Fixing #159 would reduce the amount of monkeypatching needed to do this, but OTOH I guess monkeypatching the whole
trio.socket
module is probably the simplest and most direct way to do this anyway... or we could hook in at the socket layer (have it check a special flag before allocating a new socket) or at the high-level networking layer (open_tcp_stream
checks a special flag and then returns aFakeSocketStream
etc.). Fundamentally there's going to be some global state because no-one will put up with passing around the whole library interface as an argument everywhere, literally every async library has some kind of contextual/global state they use to solve this problem, and I can't think why it would matter a huge amount whether that'sfrom twisted.internet import reactor
vsasyncio._get_running_loop()
vstrio.socket.socket()
. So I'm leaning towards not worrying about monkeypatching. (The one practical issue I can think of is if someone is trying to use trio in two threads simultaneously, then this will cause some problems because the monkeypatch would be global, not thread-local. Maybe we can make it thread-local somehow? Or maybe we just don't care, because there really isn't any good reason to run your test suite multi-threaded in Python.)Oh, or here's a horrible wonderful idea: embed the fake network into the regular network namespace, so like if you try to bind to
257.1.1.1
orexample.trio-fake-tld
then the regular functions notice and return faked results (we could even encode test parameters into the name, likegetaddrinfo("example.ipv6.trio-fake-tld")
returns fake ipv6 addresses...). Of course this would be a bit of a problem for code that wants to like, use the ipaddress library to parsegetaddrinfo
results.

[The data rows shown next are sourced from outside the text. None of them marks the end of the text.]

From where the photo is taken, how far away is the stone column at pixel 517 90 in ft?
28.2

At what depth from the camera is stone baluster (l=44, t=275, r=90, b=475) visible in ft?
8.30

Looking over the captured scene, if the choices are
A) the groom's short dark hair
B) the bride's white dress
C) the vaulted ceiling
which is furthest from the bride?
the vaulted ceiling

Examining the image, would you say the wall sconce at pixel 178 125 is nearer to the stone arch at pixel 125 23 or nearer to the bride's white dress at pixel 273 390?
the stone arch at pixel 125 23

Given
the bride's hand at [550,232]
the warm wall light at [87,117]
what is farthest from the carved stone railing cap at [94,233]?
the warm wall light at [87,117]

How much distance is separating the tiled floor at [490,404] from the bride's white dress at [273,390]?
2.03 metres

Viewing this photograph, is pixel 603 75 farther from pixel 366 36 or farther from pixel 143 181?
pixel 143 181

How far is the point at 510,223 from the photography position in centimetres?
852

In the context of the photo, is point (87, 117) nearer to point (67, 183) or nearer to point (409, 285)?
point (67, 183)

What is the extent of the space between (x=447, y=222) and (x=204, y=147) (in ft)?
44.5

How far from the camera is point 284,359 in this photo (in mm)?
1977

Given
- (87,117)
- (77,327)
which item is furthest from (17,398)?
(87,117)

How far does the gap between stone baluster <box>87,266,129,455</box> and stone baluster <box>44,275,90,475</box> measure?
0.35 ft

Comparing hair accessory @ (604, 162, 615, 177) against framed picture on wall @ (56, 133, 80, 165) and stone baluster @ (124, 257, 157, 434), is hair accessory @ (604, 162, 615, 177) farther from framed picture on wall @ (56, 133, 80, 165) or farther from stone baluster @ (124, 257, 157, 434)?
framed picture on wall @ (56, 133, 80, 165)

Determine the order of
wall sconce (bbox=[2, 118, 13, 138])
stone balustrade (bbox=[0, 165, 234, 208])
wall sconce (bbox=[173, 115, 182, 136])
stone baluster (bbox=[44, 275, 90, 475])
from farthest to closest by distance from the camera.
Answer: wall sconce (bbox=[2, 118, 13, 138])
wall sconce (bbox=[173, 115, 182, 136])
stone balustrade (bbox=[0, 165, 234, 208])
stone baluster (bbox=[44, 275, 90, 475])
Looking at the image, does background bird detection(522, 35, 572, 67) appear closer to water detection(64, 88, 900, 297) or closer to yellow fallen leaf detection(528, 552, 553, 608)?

There are the reserved ip address ranges, but that gets dicey because they should give errors in normal use... In practice the solution might be to stick to mostly intercepting things at the hostname level (e.g.open_tcp_stream
doesn't even need to resolve anything when it sees a fake hostname), though we do need to have some answer when the user asks forgetpeername
. I guess we could treat all addresses as regular until someone invokes this functionality with a hostname, at which point some ip addresses become magical.BUT there would also still very much need to be a magic flag to make sure all this is opt-in at the
run
loop level, to make sure it could never be accidentally or maliciously invoked in real code, to avoid potential security bugs. At which point I suppose that magic flag could just make all hostnames/addresses magical. Oh well, I said it was a horrible (wonderful) idea :-). The bit about having hostnames determine host properties might still be a good idea.There's also a big open question about how closely this API should mimic a real network. At the very least it would have to provide the interfaces to do things like set
TCP_NODELAY
(even as a no-op), for compatibility with code made to run on a real network. But there are also more subtle issues, like, should we simulate the large-but-finite buffers that real sockets have? Our existing in-memory stream implementations have either infinite buffering or zero buffering, both of which are often useful for testing, but neither of which is a great match to how networks actually work... and of course there are also all the usual questions about what's kind of API to provide for manipulating the virtual network within a test.I suspect that this is a big enough problem and with enough domain-specific open questions that this should be a separate special-purpose library? Though I guess if we want to hook the regular functions without monkeypatching then there will need to be some core API for that.
Prerequisite: We'll need run- or task-local storage (#2) to store the state of the virtual network.